Il ghiacciaio del Belvedere

Macugnaga

Ghiacciaio del Belvedere

Il ghiacciaio del Belvedere (Wengwald), raggiungibile anche in seggiovia, offre a quota 2000 uno spettacolo naturalistico unico, tra lingue glaciali e spettacolari seracchi che esaltano la grandiosità della parete Est del Monte Rosa.

Come si raggiunge

Il Belvedere è raggiungibile anche lungo un facile sentiero che parte dalla frazione Pecetto di Macugnaga.

Un paesaggio di alta montagna

L’esuberante flora alpina, i boschi di abeti e di larici e i paesaggi che si aprono intorno accompagnano le escursioni lungo la fitta rete di sentieri naturalistici dell’Oasi Faunistica di Macugnaga.

Escursioni dal Belvedere

Dal Belvedere si attraversa dapprima il ghiacciaio lungo un facile sentiero, fino al maestoso anfiteatro dell’Alpe Pedriola e del rifugio Zamboni-Zappa.
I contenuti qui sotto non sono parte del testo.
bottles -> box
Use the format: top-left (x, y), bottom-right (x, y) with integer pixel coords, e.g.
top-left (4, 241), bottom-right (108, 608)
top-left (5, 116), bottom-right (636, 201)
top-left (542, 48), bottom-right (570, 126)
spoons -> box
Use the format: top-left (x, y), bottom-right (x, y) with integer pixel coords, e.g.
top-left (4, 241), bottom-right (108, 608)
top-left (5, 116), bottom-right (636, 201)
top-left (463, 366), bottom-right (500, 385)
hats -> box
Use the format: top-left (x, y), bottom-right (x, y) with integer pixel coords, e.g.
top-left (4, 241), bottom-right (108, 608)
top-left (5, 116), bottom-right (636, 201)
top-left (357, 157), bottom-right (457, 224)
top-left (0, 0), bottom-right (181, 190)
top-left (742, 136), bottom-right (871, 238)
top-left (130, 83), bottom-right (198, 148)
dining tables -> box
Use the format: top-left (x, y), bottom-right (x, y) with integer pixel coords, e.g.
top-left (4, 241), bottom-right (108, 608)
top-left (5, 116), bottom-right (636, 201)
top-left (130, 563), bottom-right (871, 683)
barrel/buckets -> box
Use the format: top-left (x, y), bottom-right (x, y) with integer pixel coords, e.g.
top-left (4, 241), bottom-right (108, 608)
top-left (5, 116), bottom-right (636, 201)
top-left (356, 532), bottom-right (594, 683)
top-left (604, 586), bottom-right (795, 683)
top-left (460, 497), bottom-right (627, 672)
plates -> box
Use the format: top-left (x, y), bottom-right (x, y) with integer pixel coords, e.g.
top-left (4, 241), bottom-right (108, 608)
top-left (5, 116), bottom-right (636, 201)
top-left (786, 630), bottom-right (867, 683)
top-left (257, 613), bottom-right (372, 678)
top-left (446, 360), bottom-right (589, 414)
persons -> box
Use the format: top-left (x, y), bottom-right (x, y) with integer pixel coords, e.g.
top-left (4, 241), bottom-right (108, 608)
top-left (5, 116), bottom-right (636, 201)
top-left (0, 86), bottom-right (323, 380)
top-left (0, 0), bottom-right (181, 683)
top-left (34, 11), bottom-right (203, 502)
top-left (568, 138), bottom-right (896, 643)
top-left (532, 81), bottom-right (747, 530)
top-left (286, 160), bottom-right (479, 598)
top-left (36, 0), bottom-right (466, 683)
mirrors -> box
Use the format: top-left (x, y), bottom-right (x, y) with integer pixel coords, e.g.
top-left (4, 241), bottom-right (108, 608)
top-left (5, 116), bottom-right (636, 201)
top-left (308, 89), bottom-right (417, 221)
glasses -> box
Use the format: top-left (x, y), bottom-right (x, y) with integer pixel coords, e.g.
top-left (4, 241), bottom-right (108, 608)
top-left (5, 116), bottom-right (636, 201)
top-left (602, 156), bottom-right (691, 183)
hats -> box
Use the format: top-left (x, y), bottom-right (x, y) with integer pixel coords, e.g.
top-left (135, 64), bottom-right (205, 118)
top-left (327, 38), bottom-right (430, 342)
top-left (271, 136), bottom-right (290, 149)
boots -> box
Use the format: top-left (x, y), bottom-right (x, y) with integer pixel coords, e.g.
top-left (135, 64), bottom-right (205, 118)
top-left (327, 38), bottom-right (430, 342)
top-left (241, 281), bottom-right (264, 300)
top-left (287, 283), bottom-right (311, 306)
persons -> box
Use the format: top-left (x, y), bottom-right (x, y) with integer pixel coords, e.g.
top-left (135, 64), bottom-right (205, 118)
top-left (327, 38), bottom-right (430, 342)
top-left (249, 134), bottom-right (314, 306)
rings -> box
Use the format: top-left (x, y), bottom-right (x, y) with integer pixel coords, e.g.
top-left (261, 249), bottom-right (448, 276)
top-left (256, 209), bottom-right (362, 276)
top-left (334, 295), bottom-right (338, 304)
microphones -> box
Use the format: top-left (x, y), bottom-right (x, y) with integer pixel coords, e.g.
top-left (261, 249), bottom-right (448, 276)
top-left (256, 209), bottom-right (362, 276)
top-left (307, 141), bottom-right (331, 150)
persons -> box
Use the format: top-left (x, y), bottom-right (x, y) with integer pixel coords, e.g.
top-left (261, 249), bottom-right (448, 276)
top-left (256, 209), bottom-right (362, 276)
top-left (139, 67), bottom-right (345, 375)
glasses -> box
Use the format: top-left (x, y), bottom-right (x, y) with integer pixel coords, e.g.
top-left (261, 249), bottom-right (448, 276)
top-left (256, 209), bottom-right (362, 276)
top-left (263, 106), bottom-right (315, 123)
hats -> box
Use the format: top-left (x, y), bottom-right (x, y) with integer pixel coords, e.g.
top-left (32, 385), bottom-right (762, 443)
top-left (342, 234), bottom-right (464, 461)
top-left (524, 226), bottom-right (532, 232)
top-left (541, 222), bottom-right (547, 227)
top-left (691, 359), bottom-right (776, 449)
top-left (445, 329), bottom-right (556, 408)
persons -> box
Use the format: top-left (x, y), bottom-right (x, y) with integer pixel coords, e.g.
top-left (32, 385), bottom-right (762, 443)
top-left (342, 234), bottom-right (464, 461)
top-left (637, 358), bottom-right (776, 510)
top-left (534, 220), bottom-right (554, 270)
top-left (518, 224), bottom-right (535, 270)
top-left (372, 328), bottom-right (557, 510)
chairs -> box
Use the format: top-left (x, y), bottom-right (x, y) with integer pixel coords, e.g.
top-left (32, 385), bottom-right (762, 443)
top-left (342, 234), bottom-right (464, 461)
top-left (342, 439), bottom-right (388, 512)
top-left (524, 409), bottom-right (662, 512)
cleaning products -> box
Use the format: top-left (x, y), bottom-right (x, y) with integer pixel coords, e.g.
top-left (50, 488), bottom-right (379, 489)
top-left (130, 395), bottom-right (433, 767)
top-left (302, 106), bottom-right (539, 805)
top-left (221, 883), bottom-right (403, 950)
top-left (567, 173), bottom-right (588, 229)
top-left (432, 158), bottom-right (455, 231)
Da qui si può raggiungere in breve il Lago delle Locce, oppure scendere a Macugnaga seguendo un anello più lungo che tocca Rosareccio, il Lago Secco e il suggestivo bosco di conifere.

Il Lago Effimero

Nel 2002, nel cuore del ghiacciaio, si formò il più grande bacino naturale delle Alpi: il Lago Effimero, scomparso già l’anno seguente.

Alimentazione e sviluppo

La lunga lingua glaciale del Belvedere è alimentata dai soprastanti ghiacciai della Nordend, del Monte Rosa e del Signal. Si distende lungo il versante settentrionale delle punte Grober e Tre Amici e lungo quello orientale delle punte Gnifetti, Zumstein, Dufour, Nordend e Jägerhorn.

Quote e dinamica glaciale

Il ghiacciaio ha origine a circa 4400–4500 m s.l.m. e spinge il suo fronte fino a circa 1800 m. È considerato uno dei pochi ghiacciai alpini in avanzata: un fenomeno osservato dal 2001 e in controtendenza rispetto al generale regresso dei ghiacciai alpini.

Si ritiene che questo comportamento sia legato all’aumento della temperatura del ghiaccio nelle zone superiori della parete Est del Monte Rosa. Ciò determinerebbe un progressivo scivolamento della massa glaciale verso il basso, dando origine al fenomeno del surge, o piena glaciale.